Tuesday, 7 January 2014

"Gravel extraction application rejected by Three Rivers” reads the headline

Here’s a story that appeared over the Christmas period. It's about what happened in Hertfordshire when the Environment Agency objected to a sand and gravel quarry:
...the Environment Agency said: "We believe that the proposed development would pose an unacceptable risk to groundwater quality and potable water supplies, and we recommend that planning permission should be refused on this basis."
District councillors unanimously agreed that the application to amend these conditions of extraction... should be rejected by Hertfordshire County Council. 
The officer's report made clear "In determining applications for mineral extraction, the NPPF confirms that local planning authorities should ensure that any permitted operations do not have unacceptable adverse impacts on... the flow and quantity of surface and groundwater”.

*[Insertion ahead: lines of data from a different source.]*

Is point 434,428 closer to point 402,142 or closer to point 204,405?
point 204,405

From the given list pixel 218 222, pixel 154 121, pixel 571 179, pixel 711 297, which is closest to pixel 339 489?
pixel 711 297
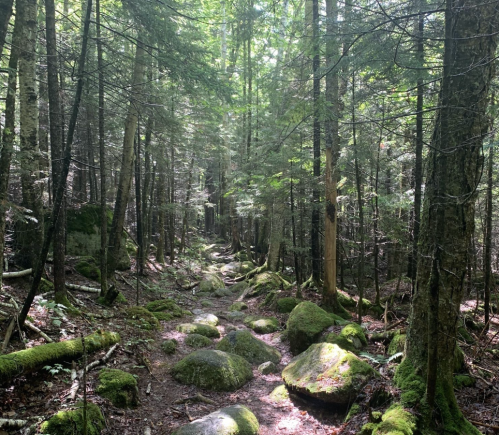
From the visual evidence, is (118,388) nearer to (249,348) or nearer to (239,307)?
(249,348)

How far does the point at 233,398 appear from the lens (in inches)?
222

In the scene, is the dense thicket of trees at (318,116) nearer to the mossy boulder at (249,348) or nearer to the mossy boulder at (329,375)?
the mossy boulder at (329,375)

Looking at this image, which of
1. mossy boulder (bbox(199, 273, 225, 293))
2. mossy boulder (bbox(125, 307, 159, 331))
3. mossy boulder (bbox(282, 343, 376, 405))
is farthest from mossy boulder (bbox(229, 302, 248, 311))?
mossy boulder (bbox(282, 343, 376, 405))

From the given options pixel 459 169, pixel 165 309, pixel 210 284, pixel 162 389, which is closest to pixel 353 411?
pixel 162 389

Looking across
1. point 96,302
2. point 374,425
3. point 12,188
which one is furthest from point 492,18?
point 12,188

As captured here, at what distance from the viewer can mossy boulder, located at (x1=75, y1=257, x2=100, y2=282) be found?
10071 mm

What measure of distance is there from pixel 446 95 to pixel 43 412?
18.6 feet

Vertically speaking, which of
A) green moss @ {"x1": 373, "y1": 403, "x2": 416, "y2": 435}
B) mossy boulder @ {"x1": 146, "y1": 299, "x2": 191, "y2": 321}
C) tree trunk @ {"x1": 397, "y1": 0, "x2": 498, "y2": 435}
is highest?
tree trunk @ {"x1": 397, "y1": 0, "x2": 498, "y2": 435}

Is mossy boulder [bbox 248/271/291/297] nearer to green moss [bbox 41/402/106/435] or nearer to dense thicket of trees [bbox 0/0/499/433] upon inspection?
dense thicket of trees [bbox 0/0/499/433]

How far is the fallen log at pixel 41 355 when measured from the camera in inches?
149

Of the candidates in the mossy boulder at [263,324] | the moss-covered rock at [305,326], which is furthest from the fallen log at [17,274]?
the moss-covered rock at [305,326]

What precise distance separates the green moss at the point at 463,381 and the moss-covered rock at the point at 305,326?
3.27 m

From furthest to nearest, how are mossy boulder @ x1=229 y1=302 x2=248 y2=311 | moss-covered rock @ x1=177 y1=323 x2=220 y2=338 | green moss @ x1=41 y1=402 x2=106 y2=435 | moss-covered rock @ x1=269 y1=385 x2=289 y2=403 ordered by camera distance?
1. mossy boulder @ x1=229 y1=302 x2=248 y2=311
2. moss-covered rock @ x1=177 y1=323 x2=220 y2=338
3. moss-covered rock @ x1=269 y1=385 x2=289 y2=403
4. green moss @ x1=41 y1=402 x2=106 y2=435

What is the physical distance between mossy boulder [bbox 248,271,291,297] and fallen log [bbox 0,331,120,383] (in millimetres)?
8202
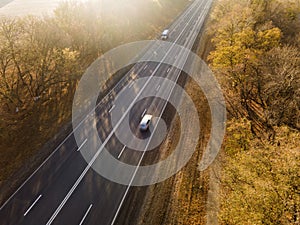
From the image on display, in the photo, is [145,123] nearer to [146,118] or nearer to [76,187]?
[146,118]

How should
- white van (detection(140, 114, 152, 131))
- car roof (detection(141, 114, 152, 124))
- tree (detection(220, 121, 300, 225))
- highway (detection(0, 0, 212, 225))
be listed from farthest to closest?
car roof (detection(141, 114, 152, 124)), white van (detection(140, 114, 152, 131)), highway (detection(0, 0, 212, 225)), tree (detection(220, 121, 300, 225))

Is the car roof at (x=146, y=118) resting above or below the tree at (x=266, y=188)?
above

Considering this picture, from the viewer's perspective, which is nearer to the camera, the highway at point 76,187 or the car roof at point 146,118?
the highway at point 76,187

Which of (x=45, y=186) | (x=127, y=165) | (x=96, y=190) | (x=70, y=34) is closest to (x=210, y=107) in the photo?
(x=127, y=165)

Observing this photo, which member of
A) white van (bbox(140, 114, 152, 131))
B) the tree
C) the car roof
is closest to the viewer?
the tree

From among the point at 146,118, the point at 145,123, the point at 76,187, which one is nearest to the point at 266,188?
the point at 76,187

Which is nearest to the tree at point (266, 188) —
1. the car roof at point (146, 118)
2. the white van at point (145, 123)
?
the white van at point (145, 123)

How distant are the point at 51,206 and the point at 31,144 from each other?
31.8 ft

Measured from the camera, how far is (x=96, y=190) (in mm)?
20797

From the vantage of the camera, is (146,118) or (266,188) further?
(146,118)

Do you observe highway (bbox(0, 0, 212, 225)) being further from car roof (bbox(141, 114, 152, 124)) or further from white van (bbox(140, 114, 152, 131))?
car roof (bbox(141, 114, 152, 124))

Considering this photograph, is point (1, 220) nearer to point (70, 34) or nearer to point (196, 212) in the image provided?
point (196, 212)

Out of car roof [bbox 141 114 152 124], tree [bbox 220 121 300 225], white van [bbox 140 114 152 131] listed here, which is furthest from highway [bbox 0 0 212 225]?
tree [bbox 220 121 300 225]

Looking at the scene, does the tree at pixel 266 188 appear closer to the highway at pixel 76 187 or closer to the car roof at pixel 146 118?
the highway at pixel 76 187
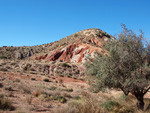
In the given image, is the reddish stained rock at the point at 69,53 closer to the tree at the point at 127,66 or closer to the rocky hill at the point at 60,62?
the rocky hill at the point at 60,62

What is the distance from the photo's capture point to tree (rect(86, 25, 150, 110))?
24.7 ft

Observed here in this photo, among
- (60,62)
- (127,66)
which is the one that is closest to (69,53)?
(60,62)

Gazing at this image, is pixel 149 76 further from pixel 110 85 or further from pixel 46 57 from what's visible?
pixel 46 57

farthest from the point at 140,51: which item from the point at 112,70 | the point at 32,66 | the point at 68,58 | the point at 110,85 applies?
the point at 68,58

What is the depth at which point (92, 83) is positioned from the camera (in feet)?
30.8

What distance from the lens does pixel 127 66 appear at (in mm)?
8078

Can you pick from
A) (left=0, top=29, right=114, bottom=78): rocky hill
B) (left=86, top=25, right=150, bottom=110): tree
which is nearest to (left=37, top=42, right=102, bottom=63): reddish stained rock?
(left=0, top=29, right=114, bottom=78): rocky hill

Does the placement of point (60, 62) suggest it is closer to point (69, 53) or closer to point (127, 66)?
point (69, 53)

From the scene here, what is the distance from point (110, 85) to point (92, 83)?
54.2 inches

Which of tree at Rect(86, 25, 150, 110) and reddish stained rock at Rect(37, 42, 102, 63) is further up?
reddish stained rock at Rect(37, 42, 102, 63)

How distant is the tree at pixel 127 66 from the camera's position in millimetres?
7535

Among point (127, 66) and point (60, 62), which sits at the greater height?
point (60, 62)

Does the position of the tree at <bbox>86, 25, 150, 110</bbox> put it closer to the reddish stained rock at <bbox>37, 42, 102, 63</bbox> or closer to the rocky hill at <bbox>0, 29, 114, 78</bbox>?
the rocky hill at <bbox>0, 29, 114, 78</bbox>

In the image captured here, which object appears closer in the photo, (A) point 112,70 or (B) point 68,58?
(A) point 112,70
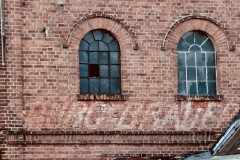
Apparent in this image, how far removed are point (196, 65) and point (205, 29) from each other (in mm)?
963

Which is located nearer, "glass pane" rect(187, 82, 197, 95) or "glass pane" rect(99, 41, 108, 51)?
"glass pane" rect(99, 41, 108, 51)

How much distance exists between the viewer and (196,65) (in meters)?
16.1

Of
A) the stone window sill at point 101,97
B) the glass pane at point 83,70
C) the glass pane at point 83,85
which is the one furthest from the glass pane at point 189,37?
the glass pane at point 83,85

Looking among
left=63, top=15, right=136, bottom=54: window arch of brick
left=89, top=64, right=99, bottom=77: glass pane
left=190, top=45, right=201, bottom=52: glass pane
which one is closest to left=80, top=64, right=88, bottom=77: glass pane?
left=89, top=64, right=99, bottom=77: glass pane

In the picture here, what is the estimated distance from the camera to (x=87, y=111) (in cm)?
1521

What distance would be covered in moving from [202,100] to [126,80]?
2.02 metres

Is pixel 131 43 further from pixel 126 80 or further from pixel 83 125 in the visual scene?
pixel 83 125

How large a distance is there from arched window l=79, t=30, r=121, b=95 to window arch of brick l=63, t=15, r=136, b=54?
0.18 metres

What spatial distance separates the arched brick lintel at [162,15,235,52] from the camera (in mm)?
15953

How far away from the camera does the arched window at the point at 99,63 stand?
15570 millimetres

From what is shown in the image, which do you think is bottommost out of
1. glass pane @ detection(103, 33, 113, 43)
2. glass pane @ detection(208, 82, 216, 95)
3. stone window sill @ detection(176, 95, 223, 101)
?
stone window sill @ detection(176, 95, 223, 101)

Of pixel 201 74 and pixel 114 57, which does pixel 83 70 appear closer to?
pixel 114 57

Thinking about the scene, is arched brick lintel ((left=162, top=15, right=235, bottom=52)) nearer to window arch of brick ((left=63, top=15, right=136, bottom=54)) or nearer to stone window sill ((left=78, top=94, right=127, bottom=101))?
window arch of brick ((left=63, top=15, right=136, bottom=54))

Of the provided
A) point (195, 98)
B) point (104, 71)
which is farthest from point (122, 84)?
point (195, 98)
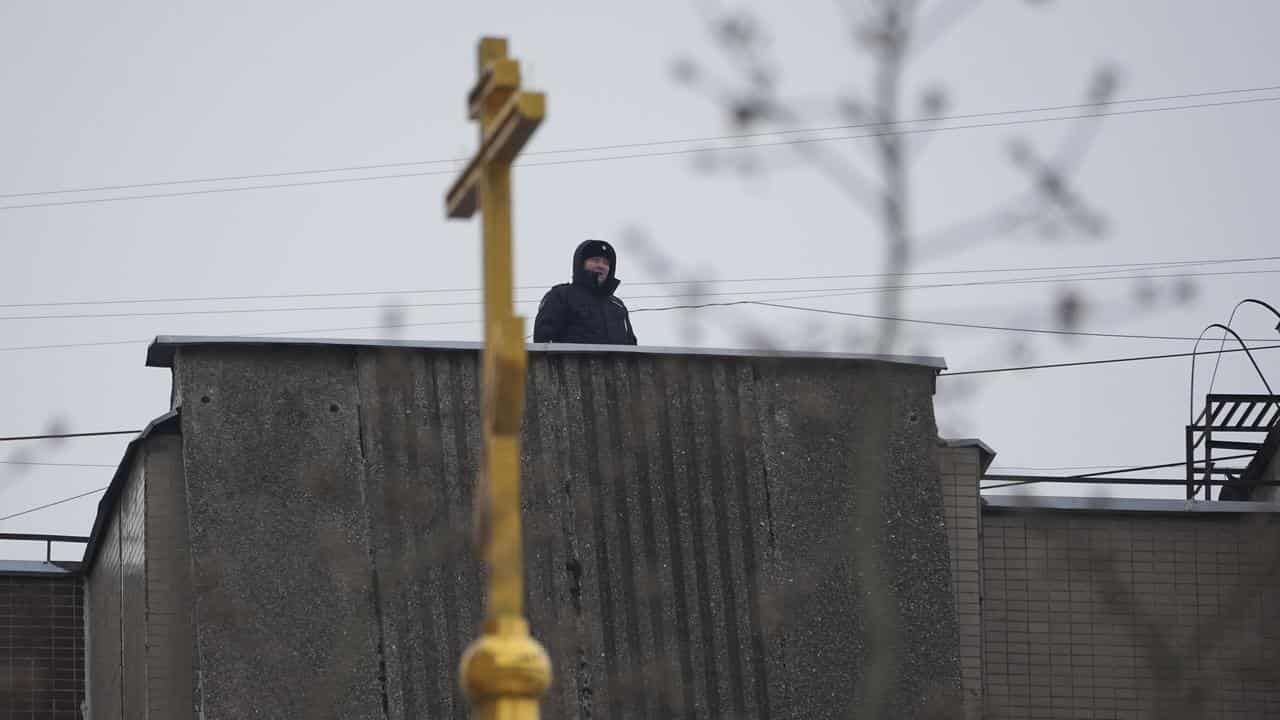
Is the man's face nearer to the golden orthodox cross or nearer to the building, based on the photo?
the building

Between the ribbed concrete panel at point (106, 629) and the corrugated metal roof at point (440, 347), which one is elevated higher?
the corrugated metal roof at point (440, 347)

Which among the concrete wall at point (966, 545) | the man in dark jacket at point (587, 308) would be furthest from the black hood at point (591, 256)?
the concrete wall at point (966, 545)

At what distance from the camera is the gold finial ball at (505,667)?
17.7 feet

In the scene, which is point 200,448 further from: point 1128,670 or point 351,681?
point 1128,670

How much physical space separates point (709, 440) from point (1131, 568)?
138 inches

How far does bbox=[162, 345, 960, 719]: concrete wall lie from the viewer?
10.6 metres

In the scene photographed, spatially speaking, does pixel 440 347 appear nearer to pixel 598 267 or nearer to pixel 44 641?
pixel 598 267

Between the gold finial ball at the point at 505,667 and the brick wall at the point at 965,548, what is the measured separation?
7.29 m

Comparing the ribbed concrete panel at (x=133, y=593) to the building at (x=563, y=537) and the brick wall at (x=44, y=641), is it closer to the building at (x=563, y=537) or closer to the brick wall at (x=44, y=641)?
the building at (x=563, y=537)

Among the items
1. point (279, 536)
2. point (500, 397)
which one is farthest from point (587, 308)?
point (500, 397)

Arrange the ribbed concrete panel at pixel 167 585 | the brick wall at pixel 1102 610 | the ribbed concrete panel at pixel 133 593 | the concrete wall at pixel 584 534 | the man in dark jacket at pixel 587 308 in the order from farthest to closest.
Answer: the brick wall at pixel 1102 610
the man in dark jacket at pixel 587 308
the ribbed concrete panel at pixel 133 593
the ribbed concrete panel at pixel 167 585
the concrete wall at pixel 584 534

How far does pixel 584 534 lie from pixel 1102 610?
13.0 ft

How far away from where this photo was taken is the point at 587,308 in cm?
1213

So why, when the Environment Agency has already made its views on Straitgate Farm so clear - even imposing SPZs to protect peoples' water supplies, is the site still in the frame?

What is different between this and Straitgate is that at least the applicant above "concedes that the seven year supply is already exceeded in Hertfordshire and recognises that, in these circumstances, there is a policy presumption against the granting of new planning permissions”. Let's remember that, at the end of 2012, Devon still had 16 years' worth of permitted sand and gravel reserves.